供述の任意性を争うとか、時間の無駄だ

近年、被告人が法廷で供述の任意性を争う事件が増えています。例えば、厚生労働省の村木厚子元局長の事件で元係長の上村氏の供述の任意性が否定された(任意性の疑いのある供述調書を作った国井弘樹検事がつるしあげられている)のですが、いつまでこういう記事を読まなければならないのかと思うのでした。


刑事訴訟法では何故か検察官が作成した調書(検察官面前調書/検面調書)は原則として信用できる証拠とされていますので、被告人側が供述は嘘であって信用できないということを証明しなければなりません。
普通の人ならこの時点で「そんな、あほな話はないだろう」と思うのですが、一般人の常識は刑事裁判では通用しません。
調書さえ取れれば裁判に勝てるので、検察官はかなり無茶をして調書を作ります。私も、元検察官の方から取り調べ方法をいろいろ聞きましたが、記録が残らないことを良いことに無茶苦茶やっているようです。机をたたくなんてかわいいもので、怒鳴る、脅す、騙すなど、ありとあらゆる卑怯な手を使っているようです。
検察も真実よりも点数を稼ぎたいという役人根性の塊のような人たちが多いようです。


検察の取り調べがそんな状態であるにもかかわらず、裁判所は検察官が作成したのだからという理由だけで原則として信用するのです。実際には検察官が無茶苦茶な取り調べをしていて、被告人は検察に身柄を拘束されているので自己に有利な証拠を保存する(録画や録音する)こともできないのですが、裁判所はそんな現実は一切考慮しません。
弁護側はやむを得ず被告人ノートという紙のノートを差し入れ、被告人に日記をつけてもらうのです。法律を知っている被告人なら検事の違法行為を見つけて記録を取ることができるのですが、素人ではそれは不可能です。
刑事裁判の現実は極めて理不尽な状態です。この国は有罪率が99%という極めて異常な数字です。実は小さな事件では多くの冤罪が起きているのです。

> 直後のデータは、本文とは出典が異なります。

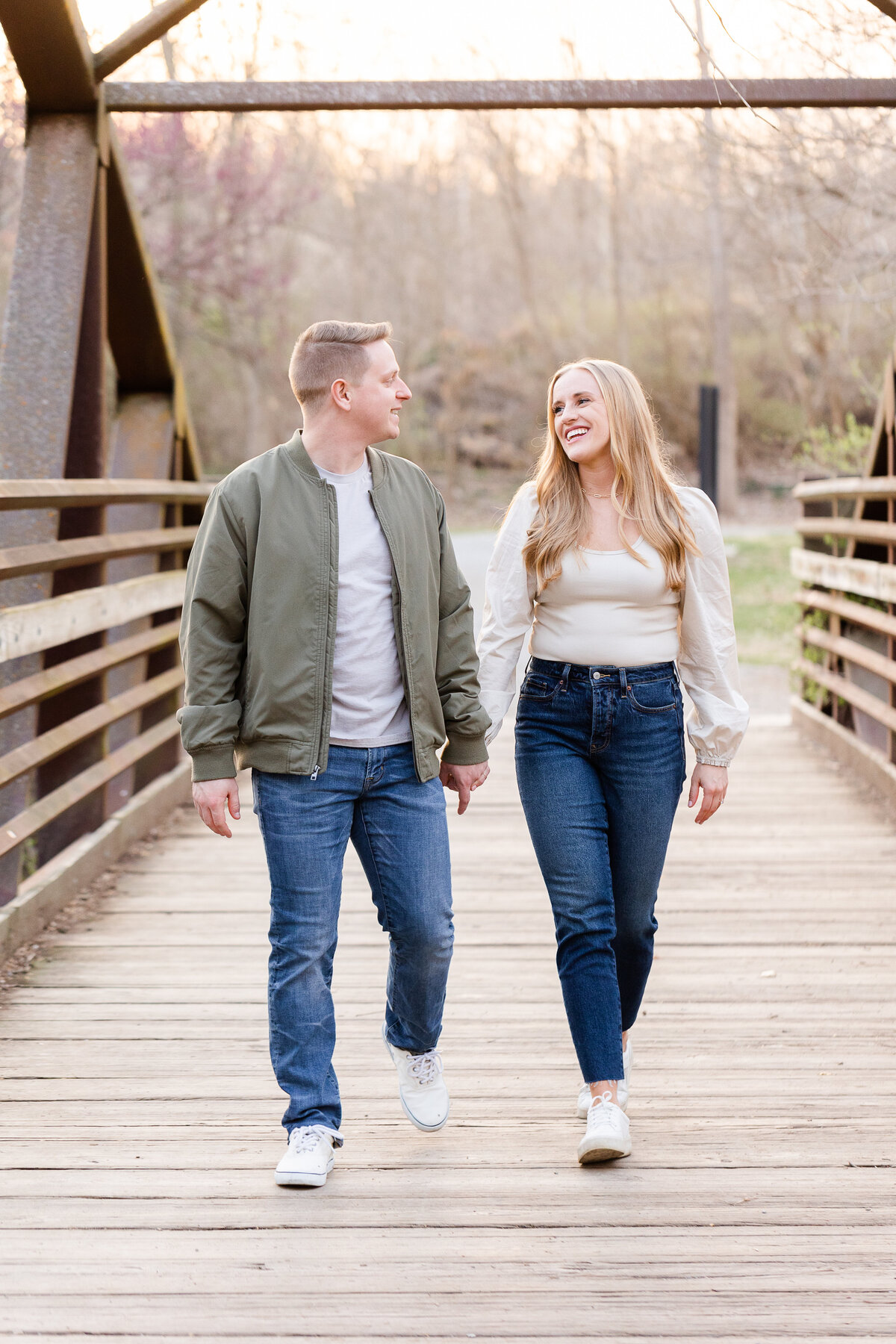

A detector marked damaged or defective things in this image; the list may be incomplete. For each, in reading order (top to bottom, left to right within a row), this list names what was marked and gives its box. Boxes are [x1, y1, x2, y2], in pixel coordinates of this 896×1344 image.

rusted metal truss [107, 77, 896, 113]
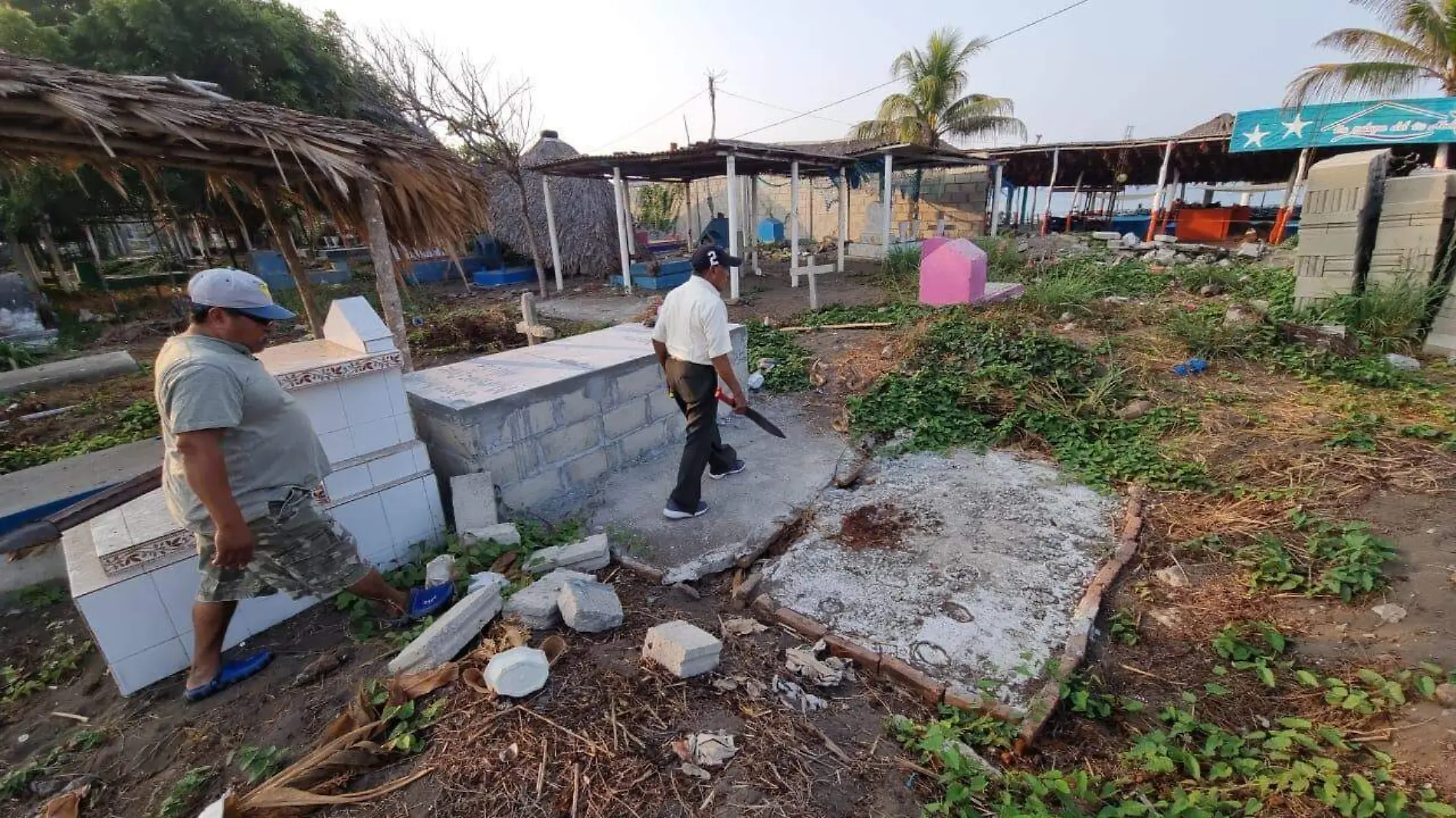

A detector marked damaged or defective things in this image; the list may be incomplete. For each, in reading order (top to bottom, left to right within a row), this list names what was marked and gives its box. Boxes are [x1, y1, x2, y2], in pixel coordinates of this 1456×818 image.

この問題を解決するには取り調べを可視化すれば良いだけなので大作はとても簡単なのです。取り調べをすべて録画すれば、怒鳴ったり、脅したり、騙したりする検察官はいなくなりますし、任意性のない自白をする被告人もいなくなります。
たったそれだけなのに、警察や検察は徹底的に拒否し続けます。この国の警察や検察の前近代性は異常です。彼らは日本が人権を保障された民主主義国だとは思っていないのかもしれません。密室で証拠を残らないようにギュウギュウにいじめて言わせた供述で有罪にしようとすることがどれほど卑怯なことか、一般人の感覚からしてどれほど理不尽なことなのか、考えようともしません。
そして、そんな状態を知りながら(最高裁判所の裁判官には元検察官が数名います。)裁判所が認め続けているのです。裁判所も同罪です。


この国の警察や検察の態度は最低ですし、それも認める裁判所も最低です。取り調べの可視化は人権を保障するために絶対に必要な制度です。絶対にこのままではいけません。供述の任意性を争うなど時間の無駄です。録音/録画のない供述は裁判で被告人が同意しない限りすべて任意性を否定すればいいだけです。


そういう状態でありながら可視化に全く積極的でない千葉景子法務大臣(弁護士)は何も仕事をしていない最低の大臣だと思うのでした。一日も早く辞めていただきたいです。